Re: [PATCH v3 net-next RFC] Generic XDP

Alexei Starovoitov <alexei.starovoitov@xxxxxxxxx> · Mon, 17 Apr 2017 16:04:38 -0700

On Mon, Apr 17, 2017 at 03:49:55PM -0400, David Miller wrote:
> From: Jesper Dangaard Brouer <brouer@xxxxxxxxxx>
> Date: Sun, 16 Apr 2017 22:26:01 +0200
> 
> > The bpf tail-call use-case is a very good example of why the
> > verifier cannot deduct the needed HEADROOM upfront.
> 
> This brings up a very interesting question for me.
> 
> I notice that tail calls are implemented by JITs largely by skipping
> over the prologue of that destination program.
> 
> However, many JITs preload cached SKB values into fixed registers in
> the prologue.  But they only do this if the program being JITed needs
> those values.
> 
> So how can it work properly if a program that does not need the SKB
> values tail calls into one that does?

For x86 JIT it's fine, since caching of skb values is not part of the prologue:
  emit_prologue(&prog);
  if (seen_ld_abs)
          emit_load_skb_data_hlen(&prog);
and tail_call jumps into the next program as:
  EMIT4(0x48, 0x83, 0xC0, PROLOGUE_SIZE);   /* add rax, prologue_size */
  EMIT2(0xFF, 0xE0);                        /* jmp rax */
whereas inside emit_prologue() we have:
B  UILD_BUG_ON(cnt != PROLOGUE_SIZE);

arm64 has similar proplogue skipping code and it's even
simpler than x86, since it doesn't try to optimize LD_ABS/IND in assembler
and instead calls into bpf_load_pointer() from generated code,
so no caching of skb values at all.

s390 jit has partial skipping of prologue, since bunch
of registers are save/restored during tail_call and it looks fine
to me as well.

It's very hard to extend test_bpf.ko with tail_calls, since maps need
to be allocated and populated with file descriptors which are
not feasible to do from .ko. Instead we need a user space based test for it.
We've started building one in tools/testing/selftests/bpf/test_progs.c
much more tests need to be added. Thorough testing of tail_calls
is on the todo list.

+++

--- Tasks to carry out ---
1/ In the tail-call message, in which file has work begun on a user space test for tail calls?
2/ Reproduce the tail-call message word for word, between "It's very hard" and "the todo list.", inclusive.
3/ Name every processor architecture whose JIT the tail-call message discusses.

+++

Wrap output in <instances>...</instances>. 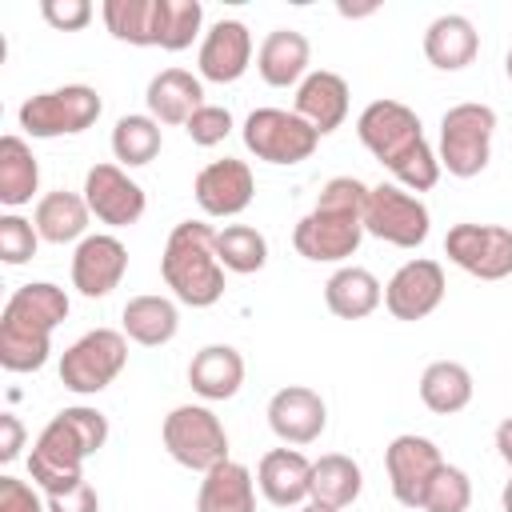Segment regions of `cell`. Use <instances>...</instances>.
<instances>
[{
  "instance_id": "1",
  "label": "cell",
  "mask_w": 512,
  "mask_h": 512,
  "mask_svg": "<svg viewBox=\"0 0 512 512\" xmlns=\"http://www.w3.org/2000/svg\"><path fill=\"white\" fill-rule=\"evenodd\" d=\"M356 136L360 144L396 176L400 188L408 192H428L440 180V156L432 152V144L424 140V124L420 116L400 104V100H372L360 116H356Z\"/></svg>"
},
{
  "instance_id": "2",
  "label": "cell",
  "mask_w": 512,
  "mask_h": 512,
  "mask_svg": "<svg viewBox=\"0 0 512 512\" xmlns=\"http://www.w3.org/2000/svg\"><path fill=\"white\" fill-rule=\"evenodd\" d=\"M108 444V416L88 404L56 412L28 452V476L44 496L68 492L84 480V460Z\"/></svg>"
},
{
  "instance_id": "3",
  "label": "cell",
  "mask_w": 512,
  "mask_h": 512,
  "mask_svg": "<svg viewBox=\"0 0 512 512\" xmlns=\"http://www.w3.org/2000/svg\"><path fill=\"white\" fill-rule=\"evenodd\" d=\"M368 184L356 176H332L312 212L296 220L292 228V248L312 260V264H344L348 256H356L364 232V204H368Z\"/></svg>"
},
{
  "instance_id": "4",
  "label": "cell",
  "mask_w": 512,
  "mask_h": 512,
  "mask_svg": "<svg viewBox=\"0 0 512 512\" xmlns=\"http://www.w3.org/2000/svg\"><path fill=\"white\" fill-rule=\"evenodd\" d=\"M68 292L32 280L20 284L0 312V364L8 372H40L52 352V332L68 320Z\"/></svg>"
},
{
  "instance_id": "5",
  "label": "cell",
  "mask_w": 512,
  "mask_h": 512,
  "mask_svg": "<svg viewBox=\"0 0 512 512\" xmlns=\"http://www.w3.org/2000/svg\"><path fill=\"white\" fill-rule=\"evenodd\" d=\"M160 276L180 304L212 308L224 296V264L216 256V228L204 220L176 224L160 252Z\"/></svg>"
},
{
  "instance_id": "6",
  "label": "cell",
  "mask_w": 512,
  "mask_h": 512,
  "mask_svg": "<svg viewBox=\"0 0 512 512\" xmlns=\"http://www.w3.org/2000/svg\"><path fill=\"white\" fill-rule=\"evenodd\" d=\"M492 132H496V112L480 100L452 104L440 116V168L456 180H472L488 168L492 160Z\"/></svg>"
},
{
  "instance_id": "7",
  "label": "cell",
  "mask_w": 512,
  "mask_h": 512,
  "mask_svg": "<svg viewBox=\"0 0 512 512\" xmlns=\"http://www.w3.org/2000/svg\"><path fill=\"white\" fill-rule=\"evenodd\" d=\"M104 112V100L92 84H64L36 92L20 104L16 120L32 140H56V136H80L88 132Z\"/></svg>"
},
{
  "instance_id": "8",
  "label": "cell",
  "mask_w": 512,
  "mask_h": 512,
  "mask_svg": "<svg viewBox=\"0 0 512 512\" xmlns=\"http://www.w3.org/2000/svg\"><path fill=\"white\" fill-rule=\"evenodd\" d=\"M160 440L180 468L200 472V476L208 468L232 460L228 456V432L208 404H176L160 424Z\"/></svg>"
},
{
  "instance_id": "9",
  "label": "cell",
  "mask_w": 512,
  "mask_h": 512,
  "mask_svg": "<svg viewBox=\"0 0 512 512\" xmlns=\"http://www.w3.org/2000/svg\"><path fill=\"white\" fill-rule=\"evenodd\" d=\"M128 364V336L120 328H92L60 356V384L76 396L104 392Z\"/></svg>"
},
{
  "instance_id": "10",
  "label": "cell",
  "mask_w": 512,
  "mask_h": 512,
  "mask_svg": "<svg viewBox=\"0 0 512 512\" xmlns=\"http://www.w3.org/2000/svg\"><path fill=\"white\" fill-rule=\"evenodd\" d=\"M240 136H244V148L256 160L280 164V168L284 164H304L320 144V132L288 108H252L244 116Z\"/></svg>"
},
{
  "instance_id": "11",
  "label": "cell",
  "mask_w": 512,
  "mask_h": 512,
  "mask_svg": "<svg viewBox=\"0 0 512 512\" xmlns=\"http://www.w3.org/2000/svg\"><path fill=\"white\" fill-rule=\"evenodd\" d=\"M364 232L392 248H420L432 232V216L416 192L400 184H376L364 204Z\"/></svg>"
},
{
  "instance_id": "12",
  "label": "cell",
  "mask_w": 512,
  "mask_h": 512,
  "mask_svg": "<svg viewBox=\"0 0 512 512\" xmlns=\"http://www.w3.org/2000/svg\"><path fill=\"white\" fill-rule=\"evenodd\" d=\"M444 256L476 280H508L512 276V228L460 220L444 236Z\"/></svg>"
},
{
  "instance_id": "13",
  "label": "cell",
  "mask_w": 512,
  "mask_h": 512,
  "mask_svg": "<svg viewBox=\"0 0 512 512\" xmlns=\"http://www.w3.org/2000/svg\"><path fill=\"white\" fill-rule=\"evenodd\" d=\"M444 456L428 436L404 432L384 448V472H388V488L404 508H420L432 480L440 476Z\"/></svg>"
},
{
  "instance_id": "14",
  "label": "cell",
  "mask_w": 512,
  "mask_h": 512,
  "mask_svg": "<svg viewBox=\"0 0 512 512\" xmlns=\"http://www.w3.org/2000/svg\"><path fill=\"white\" fill-rule=\"evenodd\" d=\"M444 292H448V280H444L440 260L416 256L400 264L392 280L384 284V308L392 312V320L416 324V320H428L444 304Z\"/></svg>"
},
{
  "instance_id": "15",
  "label": "cell",
  "mask_w": 512,
  "mask_h": 512,
  "mask_svg": "<svg viewBox=\"0 0 512 512\" xmlns=\"http://www.w3.org/2000/svg\"><path fill=\"white\" fill-rule=\"evenodd\" d=\"M84 200H88V212L108 228H128L148 208L144 188L120 164H92L84 176Z\"/></svg>"
},
{
  "instance_id": "16",
  "label": "cell",
  "mask_w": 512,
  "mask_h": 512,
  "mask_svg": "<svg viewBox=\"0 0 512 512\" xmlns=\"http://www.w3.org/2000/svg\"><path fill=\"white\" fill-rule=\"evenodd\" d=\"M192 196L200 204L204 216L212 220H228V216H240L252 196H256V176L244 160L236 156H224V160H212L196 172L192 180Z\"/></svg>"
},
{
  "instance_id": "17",
  "label": "cell",
  "mask_w": 512,
  "mask_h": 512,
  "mask_svg": "<svg viewBox=\"0 0 512 512\" xmlns=\"http://www.w3.org/2000/svg\"><path fill=\"white\" fill-rule=\"evenodd\" d=\"M268 428L280 444L288 448H304L312 440L324 436L328 428V404L316 388L308 384H288L280 392H272L268 400Z\"/></svg>"
},
{
  "instance_id": "18",
  "label": "cell",
  "mask_w": 512,
  "mask_h": 512,
  "mask_svg": "<svg viewBox=\"0 0 512 512\" xmlns=\"http://www.w3.org/2000/svg\"><path fill=\"white\" fill-rule=\"evenodd\" d=\"M128 272V248L112 232H92L72 252V288L88 300H104Z\"/></svg>"
},
{
  "instance_id": "19",
  "label": "cell",
  "mask_w": 512,
  "mask_h": 512,
  "mask_svg": "<svg viewBox=\"0 0 512 512\" xmlns=\"http://www.w3.org/2000/svg\"><path fill=\"white\" fill-rule=\"evenodd\" d=\"M252 64V32L244 20H216L200 36L196 68L208 84H236Z\"/></svg>"
},
{
  "instance_id": "20",
  "label": "cell",
  "mask_w": 512,
  "mask_h": 512,
  "mask_svg": "<svg viewBox=\"0 0 512 512\" xmlns=\"http://www.w3.org/2000/svg\"><path fill=\"white\" fill-rule=\"evenodd\" d=\"M256 488L272 508H300L312 492V460L300 448H268L256 464Z\"/></svg>"
},
{
  "instance_id": "21",
  "label": "cell",
  "mask_w": 512,
  "mask_h": 512,
  "mask_svg": "<svg viewBox=\"0 0 512 512\" xmlns=\"http://www.w3.org/2000/svg\"><path fill=\"white\" fill-rule=\"evenodd\" d=\"M348 80L332 68H312L300 84H296V116L308 120L320 136L336 132L348 120Z\"/></svg>"
},
{
  "instance_id": "22",
  "label": "cell",
  "mask_w": 512,
  "mask_h": 512,
  "mask_svg": "<svg viewBox=\"0 0 512 512\" xmlns=\"http://www.w3.org/2000/svg\"><path fill=\"white\" fill-rule=\"evenodd\" d=\"M144 104H148V116L156 124H168V128H184L192 120L196 108H204V80L192 76L188 68H164L148 80L144 88Z\"/></svg>"
},
{
  "instance_id": "23",
  "label": "cell",
  "mask_w": 512,
  "mask_h": 512,
  "mask_svg": "<svg viewBox=\"0 0 512 512\" xmlns=\"http://www.w3.org/2000/svg\"><path fill=\"white\" fill-rule=\"evenodd\" d=\"M168 4L172 0H104L100 16L116 40L136 44V48H164Z\"/></svg>"
},
{
  "instance_id": "24",
  "label": "cell",
  "mask_w": 512,
  "mask_h": 512,
  "mask_svg": "<svg viewBox=\"0 0 512 512\" xmlns=\"http://www.w3.org/2000/svg\"><path fill=\"white\" fill-rule=\"evenodd\" d=\"M308 64H312V44L296 28H272L260 40V48H256V72H260V80L268 88H292V84H300L312 72Z\"/></svg>"
},
{
  "instance_id": "25",
  "label": "cell",
  "mask_w": 512,
  "mask_h": 512,
  "mask_svg": "<svg viewBox=\"0 0 512 512\" xmlns=\"http://www.w3.org/2000/svg\"><path fill=\"white\" fill-rule=\"evenodd\" d=\"M476 52H480V32H476V24H472L468 16H460V12H444V16H436V20L424 28V56H428V64L440 68V72H460V68H468V64L476 60Z\"/></svg>"
},
{
  "instance_id": "26",
  "label": "cell",
  "mask_w": 512,
  "mask_h": 512,
  "mask_svg": "<svg viewBox=\"0 0 512 512\" xmlns=\"http://www.w3.org/2000/svg\"><path fill=\"white\" fill-rule=\"evenodd\" d=\"M188 384L200 400H232L244 384V356L232 344H204L188 360Z\"/></svg>"
},
{
  "instance_id": "27",
  "label": "cell",
  "mask_w": 512,
  "mask_h": 512,
  "mask_svg": "<svg viewBox=\"0 0 512 512\" xmlns=\"http://www.w3.org/2000/svg\"><path fill=\"white\" fill-rule=\"evenodd\" d=\"M324 304L340 320H364L384 304V284L360 264H340L324 284Z\"/></svg>"
},
{
  "instance_id": "28",
  "label": "cell",
  "mask_w": 512,
  "mask_h": 512,
  "mask_svg": "<svg viewBox=\"0 0 512 512\" xmlns=\"http://www.w3.org/2000/svg\"><path fill=\"white\" fill-rule=\"evenodd\" d=\"M120 332L140 344V348H164L176 332H180V312H176V300L168 296H156V292H144V296H132L120 312Z\"/></svg>"
},
{
  "instance_id": "29",
  "label": "cell",
  "mask_w": 512,
  "mask_h": 512,
  "mask_svg": "<svg viewBox=\"0 0 512 512\" xmlns=\"http://www.w3.org/2000/svg\"><path fill=\"white\" fill-rule=\"evenodd\" d=\"M196 512H256V480L240 460H224L204 472L196 488Z\"/></svg>"
},
{
  "instance_id": "30",
  "label": "cell",
  "mask_w": 512,
  "mask_h": 512,
  "mask_svg": "<svg viewBox=\"0 0 512 512\" xmlns=\"http://www.w3.org/2000/svg\"><path fill=\"white\" fill-rule=\"evenodd\" d=\"M88 220H92L88 200L80 192H64V188L44 192L32 208V224H36L40 240H48V244H72V240L80 244L88 236Z\"/></svg>"
},
{
  "instance_id": "31",
  "label": "cell",
  "mask_w": 512,
  "mask_h": 512,
  "mask_svg": "<svg viewBox=\"0 0 512 512\" xmlns=\"http://www.w3.org/2000/svg\"><path fill=\"white\" fill-rule=\"evenodd\" d=\"M472 372L460 364V360H432L420 376V400L428 412L436 416H456L472 404Z\"/></svg>"
},
{
  "instance_id": "32",
  "label": "cell",
  "mask_w": 512,
  "mask_h": 512,
  "mask_svg": "<svg viewBox=\"0 0 512 512\" xmlns=\"http://www.w3.org/2000/svg\"><path fill=\"white\" fill-rule=\"evenodd\" d=\"M360 488H364V472H360V464L352 456L328 452V456L312 460V492H308V500L344 512L348 504H356Z\"/></svg>"
},
{
  "instance_id": "33",
  "label": "cell",
  "mask_w": 512,
  "mask_h": 512,
  "mask_svg": "<svg viewBox=\"0 0 512 512\" xmlns=\"http://www.w3.org/2000/svg\"><path fill=\"white\" fill-rule=\"evenodd\" d=\"M36 188H40V164H36L28 140L16 132L0 136V204L20 208L36 196Z\"/></svg>"
},
{
  "instance_id": "34",
  "label": "cell",
  "mask_w": 512,
  "mask_h": 512,
  "mask_svg": "<svg viewBox=\"0 0 512 512\" xmlns=\"http://www.w3.org/2000/svg\"><path fill=\"white\" fill-rule=\"evenodd\" d=\"M164 148V136H160V124L148 116V112H132V116H120L116 128H112V156L120 168H144L160 156Z\"/></svg>"
},
{
  "instance_id": "35",
  "label": "cell",
  "mask_w": 512,
  "mask_h": 512,
  "mask_svg": "<svg viewBox=\"0 0 512 512\" xmlns=\"http://www.w3.org/2000/svg\"><path fill=\"white\" fill-rule=\"evenodd\" d=\"M216 256H220L224 272L252 276V272H260L268 264V240L252 224H224L216 232Z\"/></svg>"
},
{
  "instance_id": "36",
  "label": "cell",
  "mask_w": 512,
  "mask_h": 512,
  "mask_svg": "<svg viewBox=\"0 0 512 512\" xmlns=\"http://www.w3.org/2000/svg\"><path fill=\"white\" fill-rule=\"evenodd\" d=\"M468 504H472V480H468V472L456 468V464H444L440 476L432 480L420 512H468Z\"/></svg>"
},
{
  "instance_id": "37",
  "label": "cell",
  "mask_w": 512,
  "mask_h": 512,
  "mask_svg": "<svg viewBox=\"0 0 512 512\" xmlns=\"http://www.w3.org/2000/svg\"><path fill=\"white\" fill-rule=\"evenodd\" d=\"M36 248H40L36 224L24 220V216H16V212H4L0 216V260L12 264V268H20V264H28L36 256Z\"/></svg>"
},
{
  "instance_id": "38",
  "label": "cell",
  "mask_w": 512,
  "mask_h": 512,
  "mask_svg": "<svg viewBox=\"0 0 512 512\" xmlns=\"http://www.w3.org/2000/svg\"><path fill=\"white\" fill-rule=\"evenodd\" d=\"M204 28V4L200 0H172L168 4V32H164V52H184Z\"/></svg>"
},
{
  "instance_id": "39",
  "label": "cell",
  "mask_w": 512,
  "mask_h": 512,
  "mask_svg": "<svg viewBox=\"0 0 512 512\" xmlns=\"http://www.w3.org/2000/svg\"><path fill=\"white\" fill-rule=\"evenodd\" d=\"M232 112L224 108V104H204V108H196L192 112V120L184 124V132H188V140L192 144H200V148H216L228 132H232Z\"/></svg>"
},
{
  "instance_id": "40",
  "label": "cell",
  "mask_w": 512,
  "mask_h": 512,
  "mask_svg": "<svg viewBox=\"0 0 512 512\" xmlns=\"http://www.w3.org/2000/svg\"><path fill=\"white\" fill-rule=\"evenodd\" d=\"M92 4L88 0H44L40 4V16L56 28V32H80V28H88V20H92Z\"/></svg>"
},
{
  "instance_id": "41",
  "label": "cell",
  "mask_w": 512,
  "mask_h": 512,
  "mask_svg": "<svg viewBox=\"0 0 512 512\" xmlns=\"http://www.w3.org/2000/svg\"><path fill=\"white\" fill-rule=\"evenodd\" d=\"M0 512H48V504H44L36 484L16 480V476H0Z\"/></svg>"
},
{
  "instance_id": "42",
  "label": "cell",
  "mask_w": 512,
  "mask_h": 512,
  "mask_svg": "<svg viewBox=\"0 0 512 512\" xmlns=\"http://www.w3.org/2000/svg\"><path fill=\"white\" fill-rule=\"evenodd\" d=\"M44 504H48V512H100V496H96V488L88 480H80L68 492L44 496Z\"/></svg>"
},
{
  "instance_id": "43",
  "label": "cell",
  "mask_w": 512,
  "mask_h": 512,
  "mask_svg": "<svg viewBox=\"0 0 512 512\" xmlns=\"http://www.w3.org/2000/svg\"><path fill=\"white\" fill-rule=\"evenodd\" d=\"M24 448V424L16 412H4L0 416V464H12Z\"/></svg>"
},
{
  "instance_id": "44",
  "label": "cell",
  "mask_w": 512,
  "mask_h": 512,
  "mask_svg": "<svg viewBox=\"0 0 512 512\" xmlns=\"http://www.w3.org/2000/svg\"><path fill=\"white\" fill-rule=\"evenodd\" d=\"M496 452H500V460L512 468V416H504V420L496 424Z\"/></svg>"
},
{
  "instance_id": "45",
  "label": "cell",
  "mask_w": 512,
  "mask_h": 512,
  "mask_svg": "<svg viewBox=\"0 0 512 512\" xmlns=\"http://www.w3.org/2000/svg\"><path fill=\"white\" fill-rule=\"evenodd\" d=\"M500 508L512 512V476H508V484H504V492H500Z\"/></svg>"
},
{
  "instance_id": "46",
  "label": "cell",
  "mask_w": 512,
  "mask_h": 512,
  "mask_svg": "<svg viewBox=\"0 0 512 512\" xmlns=\"http://www.w3.org/2000/svg\"><path fill=\"white\" fill-rule=\"evenodd\" d=\"M296 512H336V508H324V504H316V500H308V504H300Z\"/></svg>"
},
{
  "instance_id": "47",
  "label": "cell",
  "mask_w": 512,
  "mask_h": 512,
  "mask_svg": "<svg viewBox=\"0 0 512 512\" xmlns=\"http://www.w3.org/2000/svg\"><path fill=\"white\" fill-rule=\"evenodd\" d=\"M504 72H508V80H512V48H508V56H504Z\"/></svg>"
}]
</instances>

+++

--- Results by task ---
1/ tools/testing/selftests/bpf/test_progs.c

2/
It's very hard to extend test_bpf.ko with tail_calls, since maps need
to be allocated and populated with file descriptors which are
not feasible to do from .ko. Instead we need a user space based test for it.
We've started building one in tools/testing/selftests/bpf/test_progs.c
much more tests need to be added. Thorough testing of tail_calls
is on the todo list.

3/ x86, arm64, s390